Copy the items from the line containing "As seen in the" through the line containing "Answer: (62,5) < (284,134) < (538,378)", putting "photo" wherever "snapshot" appears and leaving everything else as it is.
☆ ☆ ☆ ☆ ☆ ☆ ☆
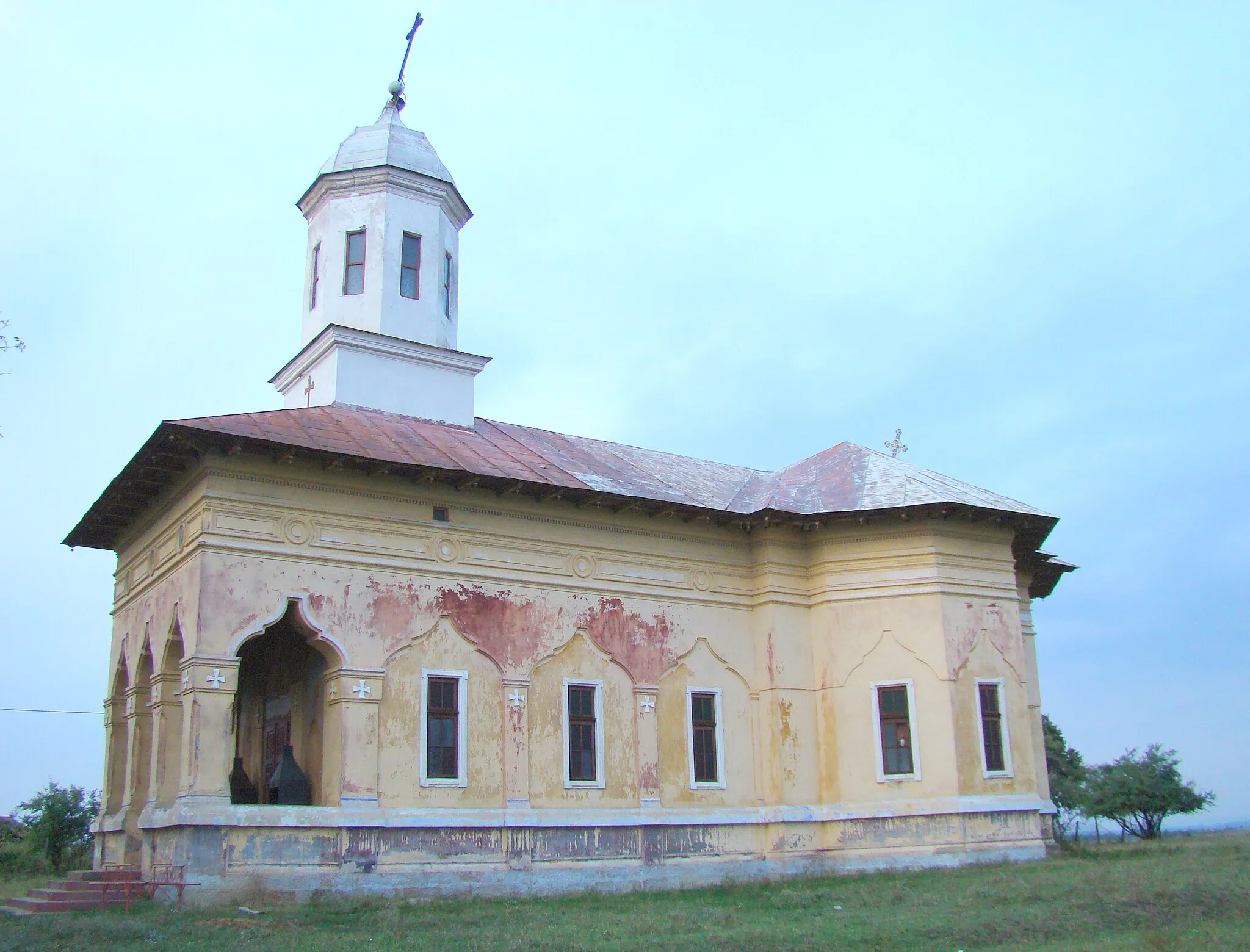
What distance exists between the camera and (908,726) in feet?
66.2

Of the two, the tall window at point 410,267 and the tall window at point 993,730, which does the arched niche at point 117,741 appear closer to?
the tall window at point 410,267

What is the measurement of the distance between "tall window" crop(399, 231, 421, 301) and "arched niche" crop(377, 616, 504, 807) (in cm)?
803

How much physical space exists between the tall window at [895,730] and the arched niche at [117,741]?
1222 centimetres

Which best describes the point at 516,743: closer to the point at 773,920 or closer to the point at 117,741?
the point at 773,920

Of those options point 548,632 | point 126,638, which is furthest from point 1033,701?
point 126,638

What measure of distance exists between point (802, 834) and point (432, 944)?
8698 mm

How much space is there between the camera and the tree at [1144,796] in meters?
32.8

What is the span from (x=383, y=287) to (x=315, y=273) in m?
1.84

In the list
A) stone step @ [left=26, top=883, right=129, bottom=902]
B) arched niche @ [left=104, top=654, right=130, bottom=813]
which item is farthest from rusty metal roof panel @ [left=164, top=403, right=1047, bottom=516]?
stone step @ [left=26, top=883, right=129, bottom=902]

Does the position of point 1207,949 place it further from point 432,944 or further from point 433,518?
point 433,518

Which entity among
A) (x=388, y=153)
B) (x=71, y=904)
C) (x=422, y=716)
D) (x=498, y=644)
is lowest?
(x=71, y=904)

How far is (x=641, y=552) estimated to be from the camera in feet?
66.5

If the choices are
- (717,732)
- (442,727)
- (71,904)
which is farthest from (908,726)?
(71,904)

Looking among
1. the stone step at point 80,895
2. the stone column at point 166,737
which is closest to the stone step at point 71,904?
the stone step at point 80,895
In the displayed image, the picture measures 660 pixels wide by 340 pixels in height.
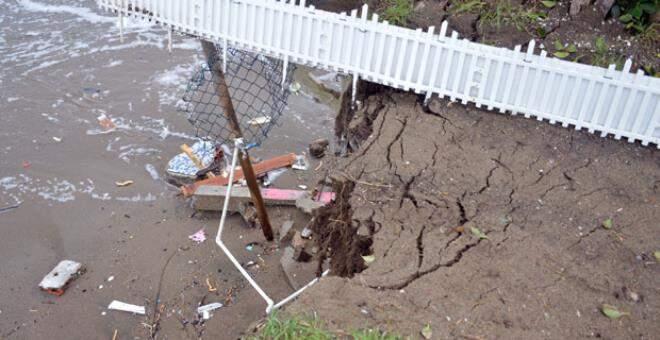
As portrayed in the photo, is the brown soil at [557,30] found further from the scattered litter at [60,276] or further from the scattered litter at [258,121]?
the scattered litter at [60,276]

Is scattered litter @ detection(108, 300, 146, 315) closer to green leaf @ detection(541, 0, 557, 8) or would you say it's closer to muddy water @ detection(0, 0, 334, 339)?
muddy water @ detection(0, 0, 334, 339)

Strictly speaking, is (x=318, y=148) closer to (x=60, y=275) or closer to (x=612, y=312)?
(x=60, y=275)

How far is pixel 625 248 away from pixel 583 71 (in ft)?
5.51

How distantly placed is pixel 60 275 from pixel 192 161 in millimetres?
2361

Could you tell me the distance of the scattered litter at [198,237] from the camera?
22.6 feet

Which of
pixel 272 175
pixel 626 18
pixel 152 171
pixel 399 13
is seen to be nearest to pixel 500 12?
pixel 399 13

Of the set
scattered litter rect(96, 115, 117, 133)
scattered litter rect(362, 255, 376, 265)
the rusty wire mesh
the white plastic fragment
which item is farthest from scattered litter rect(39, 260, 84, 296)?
scattered litter rect(362, 255, 376, 265)

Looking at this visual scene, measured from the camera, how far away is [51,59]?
1030 cm

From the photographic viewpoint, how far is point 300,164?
814 centimetres

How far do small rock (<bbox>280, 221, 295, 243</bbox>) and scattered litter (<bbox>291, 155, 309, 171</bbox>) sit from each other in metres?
1.36

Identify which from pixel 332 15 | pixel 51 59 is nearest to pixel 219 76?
pixel 332 15

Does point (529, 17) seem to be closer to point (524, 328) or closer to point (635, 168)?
point (635, 168)

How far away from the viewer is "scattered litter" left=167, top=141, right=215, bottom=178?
7.90 m

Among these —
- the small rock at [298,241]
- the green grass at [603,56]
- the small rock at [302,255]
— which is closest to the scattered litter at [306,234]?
the small rock at [298,241]
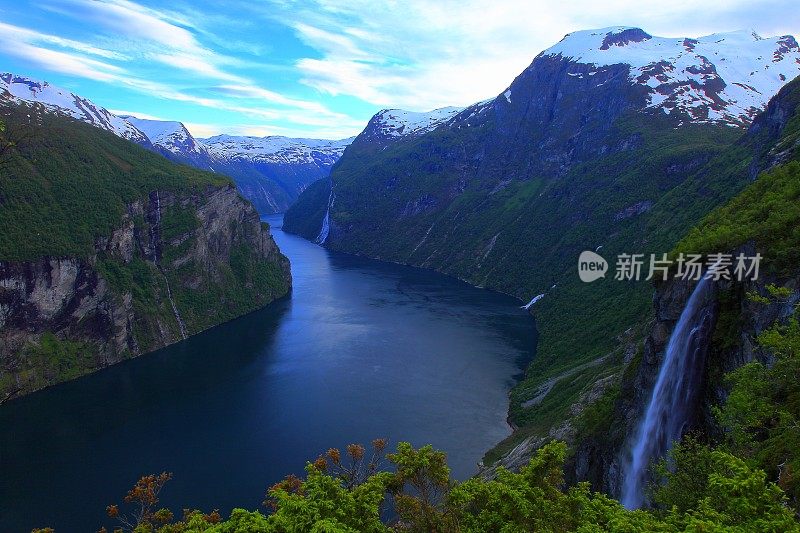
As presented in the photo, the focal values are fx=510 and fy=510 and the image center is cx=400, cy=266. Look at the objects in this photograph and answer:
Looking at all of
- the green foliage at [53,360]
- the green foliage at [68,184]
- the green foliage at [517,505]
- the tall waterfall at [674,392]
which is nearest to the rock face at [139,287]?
the green foliage at [53,360]

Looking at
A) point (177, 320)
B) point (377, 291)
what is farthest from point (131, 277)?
point (377, 291)

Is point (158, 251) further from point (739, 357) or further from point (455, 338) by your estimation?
point (739, 357)

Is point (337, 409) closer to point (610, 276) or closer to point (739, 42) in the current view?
point (610, 276)

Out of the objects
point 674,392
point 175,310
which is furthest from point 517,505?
point 175,310

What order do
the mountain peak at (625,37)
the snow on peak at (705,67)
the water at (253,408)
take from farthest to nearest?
the mountain peak at (625,37) → the snow on peak at (705,67) → the water at (253,408)

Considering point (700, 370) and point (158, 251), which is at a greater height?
point (700, 370)

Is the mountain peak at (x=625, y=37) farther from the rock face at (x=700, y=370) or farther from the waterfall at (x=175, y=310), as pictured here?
the rock face at (x=700, y=370)
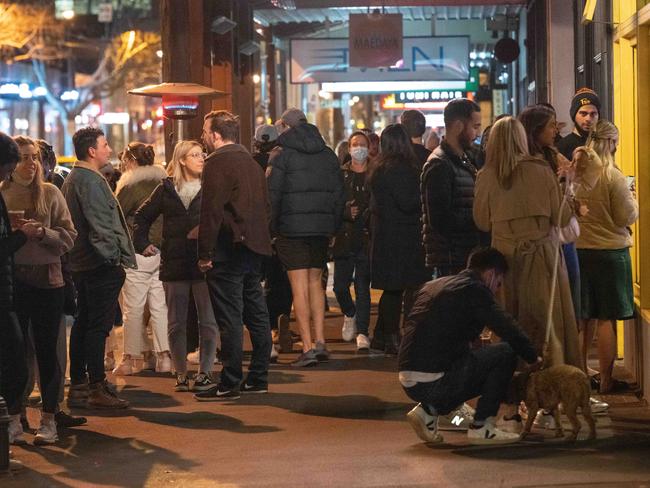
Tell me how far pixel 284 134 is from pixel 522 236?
370cm

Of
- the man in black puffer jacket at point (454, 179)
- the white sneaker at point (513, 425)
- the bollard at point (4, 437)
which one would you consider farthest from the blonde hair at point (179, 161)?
the white sneaker at point (513, 425)

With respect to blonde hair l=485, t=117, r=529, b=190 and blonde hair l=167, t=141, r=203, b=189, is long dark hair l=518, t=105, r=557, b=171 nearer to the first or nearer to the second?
blonde hair l=485, t=117, r=529, b=190

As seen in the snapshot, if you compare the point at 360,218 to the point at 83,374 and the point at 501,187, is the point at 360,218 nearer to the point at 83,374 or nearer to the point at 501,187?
the point at 83,374

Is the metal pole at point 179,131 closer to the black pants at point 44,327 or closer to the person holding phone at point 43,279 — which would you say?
the person holding phone at point 43,279

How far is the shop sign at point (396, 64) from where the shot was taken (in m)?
25.5

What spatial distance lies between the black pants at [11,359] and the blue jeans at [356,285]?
5.15m

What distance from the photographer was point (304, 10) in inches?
887

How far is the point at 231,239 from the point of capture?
10.1 meters

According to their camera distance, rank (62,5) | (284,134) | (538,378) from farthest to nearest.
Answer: (62,5) < (284,134) < (538,378)

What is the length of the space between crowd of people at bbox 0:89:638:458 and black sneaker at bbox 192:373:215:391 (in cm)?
2

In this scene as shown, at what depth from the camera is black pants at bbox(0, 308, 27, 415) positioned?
8.03 meters

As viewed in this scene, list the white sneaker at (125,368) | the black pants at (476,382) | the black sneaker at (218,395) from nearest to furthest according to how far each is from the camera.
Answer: the black pants at (476,382) → the black sneaker at (218,395) → the white sneaker at (125,368)

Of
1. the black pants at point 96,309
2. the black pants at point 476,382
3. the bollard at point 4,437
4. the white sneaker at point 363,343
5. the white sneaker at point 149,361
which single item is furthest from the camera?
the white sneaker at point 363,343

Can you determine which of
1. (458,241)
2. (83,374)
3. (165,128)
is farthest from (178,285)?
(165,128)
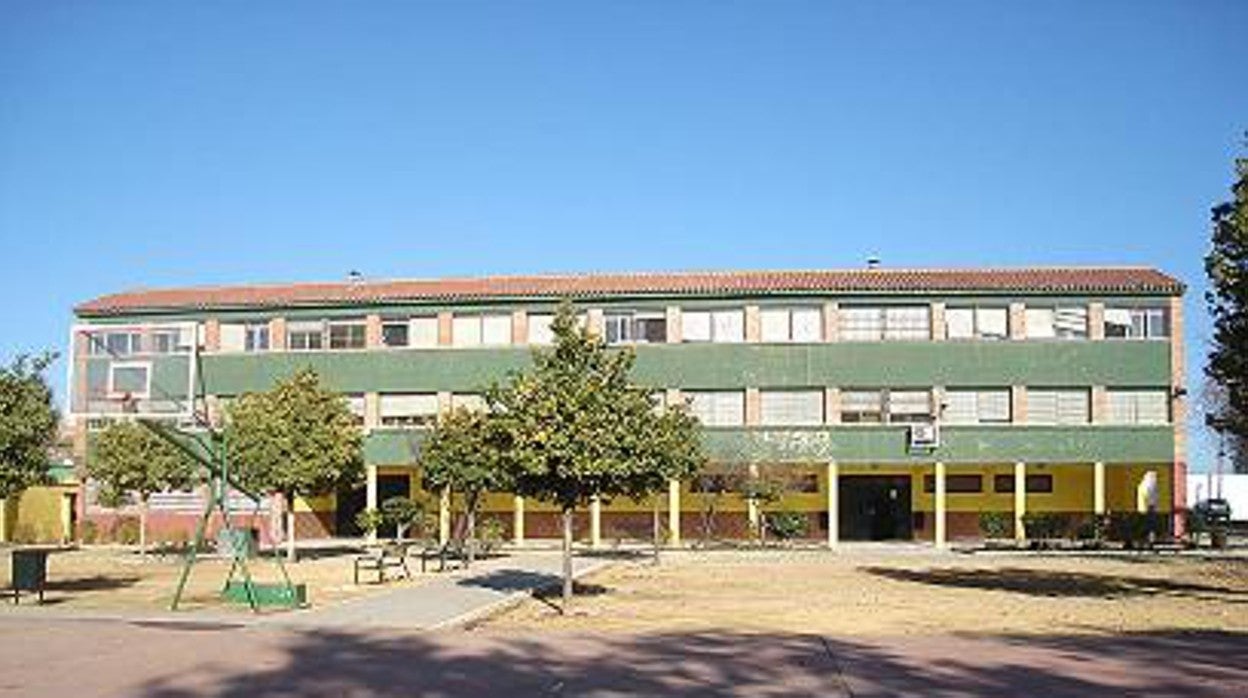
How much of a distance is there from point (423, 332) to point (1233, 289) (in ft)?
113

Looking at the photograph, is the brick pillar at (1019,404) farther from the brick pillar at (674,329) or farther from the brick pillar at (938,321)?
the brick pillar at (674,329)

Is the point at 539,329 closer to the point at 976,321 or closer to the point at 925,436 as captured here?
the point at 925,436

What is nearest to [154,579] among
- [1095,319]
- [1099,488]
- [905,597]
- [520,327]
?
[905,597]

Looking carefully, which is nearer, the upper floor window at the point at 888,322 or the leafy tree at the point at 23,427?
the leafy tree at the point at 23,427

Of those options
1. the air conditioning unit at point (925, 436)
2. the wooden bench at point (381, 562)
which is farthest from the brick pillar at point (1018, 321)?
the wooden bench at point (381, 562)

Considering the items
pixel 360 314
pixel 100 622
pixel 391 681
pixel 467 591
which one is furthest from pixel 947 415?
pixel 391 681

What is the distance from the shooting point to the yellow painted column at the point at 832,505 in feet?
162

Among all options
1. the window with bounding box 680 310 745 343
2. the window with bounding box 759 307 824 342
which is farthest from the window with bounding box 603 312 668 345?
the window with bounding box 759 307 824 342

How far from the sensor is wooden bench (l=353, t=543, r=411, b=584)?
100ft

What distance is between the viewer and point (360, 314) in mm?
53812

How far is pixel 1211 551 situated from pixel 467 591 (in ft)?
91.5

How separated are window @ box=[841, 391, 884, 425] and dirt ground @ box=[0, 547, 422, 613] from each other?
715 inches

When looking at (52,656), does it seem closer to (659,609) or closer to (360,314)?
(659,609)

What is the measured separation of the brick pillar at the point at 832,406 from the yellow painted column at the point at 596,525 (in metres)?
8.83
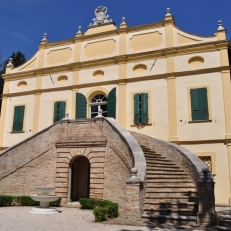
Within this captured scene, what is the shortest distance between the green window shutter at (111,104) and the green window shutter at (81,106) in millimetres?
1657

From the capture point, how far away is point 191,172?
11078 millimetres

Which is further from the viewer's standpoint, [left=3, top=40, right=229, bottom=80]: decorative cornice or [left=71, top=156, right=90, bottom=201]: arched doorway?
[left=3, top=40, right=229, bottom=80]: decorative cornice

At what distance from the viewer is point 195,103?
15.6m

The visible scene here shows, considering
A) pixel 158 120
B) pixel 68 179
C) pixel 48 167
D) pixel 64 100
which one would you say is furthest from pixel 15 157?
pixel 158 120

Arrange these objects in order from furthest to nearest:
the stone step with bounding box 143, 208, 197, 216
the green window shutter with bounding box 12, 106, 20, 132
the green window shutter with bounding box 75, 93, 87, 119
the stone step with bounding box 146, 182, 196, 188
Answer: the green window shutter with bounding box 12, 106, 20, 132
the green window shutter with bounding box 75, 93, 87, 119
the stone step with bounding box 146, 182, 196, 188
the stone step with bounding box 143, 208, 197, 216

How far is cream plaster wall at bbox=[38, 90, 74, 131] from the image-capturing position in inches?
741

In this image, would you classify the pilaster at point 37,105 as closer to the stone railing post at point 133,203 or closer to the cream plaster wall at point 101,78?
the cream plaster wall at point 101,78

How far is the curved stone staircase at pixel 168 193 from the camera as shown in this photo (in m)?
8.72

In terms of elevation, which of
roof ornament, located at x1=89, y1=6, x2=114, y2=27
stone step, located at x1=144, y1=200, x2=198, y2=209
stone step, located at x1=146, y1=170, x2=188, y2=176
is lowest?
stone step, located at x1=144, y1=200, x2=198, y2=209

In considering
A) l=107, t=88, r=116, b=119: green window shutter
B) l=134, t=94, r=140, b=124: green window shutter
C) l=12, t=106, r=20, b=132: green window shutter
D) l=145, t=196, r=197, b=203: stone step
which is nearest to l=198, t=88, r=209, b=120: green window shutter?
l=134, t=94, r=140, b=124: green window shutter

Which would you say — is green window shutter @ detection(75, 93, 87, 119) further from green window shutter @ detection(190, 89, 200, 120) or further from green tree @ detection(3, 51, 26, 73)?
green tree @ detection(3, 51, 26, 73)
☆ ☆ ☆ ☆ ☆ ☆ ☆
THE OUTPUT:
As seen in the photo, if you compare the point at 360,218 to the point at 83,374 and the point at 501,187, is the point at 360,218 nearer to the point at 83,374 or nearer to the point at 501,187?
the point at 83,374

Is the metal pole at point 179,131 closer to the black pants at point 44,327 or closer to the person holding phone at point 43,279 — which would you say?
the person holding phone at point 43,279

How far is the shop sign at point (396, 64) from where the shot was taken (in m)?
25.5

What spatial distance lies between the black pants at [11,359] and the blue jeans at [356,285]?
5.15m

What distance from the photographer was point (304, 10) in inches?
887

How far is the point at 231,239 from the point of capture?
10.1 meters

According to their camera distance, rank (62,5) | (284,134) | (538,378) from farthest to nearest.
Answer: (62,5) < (284,134) < (538,378)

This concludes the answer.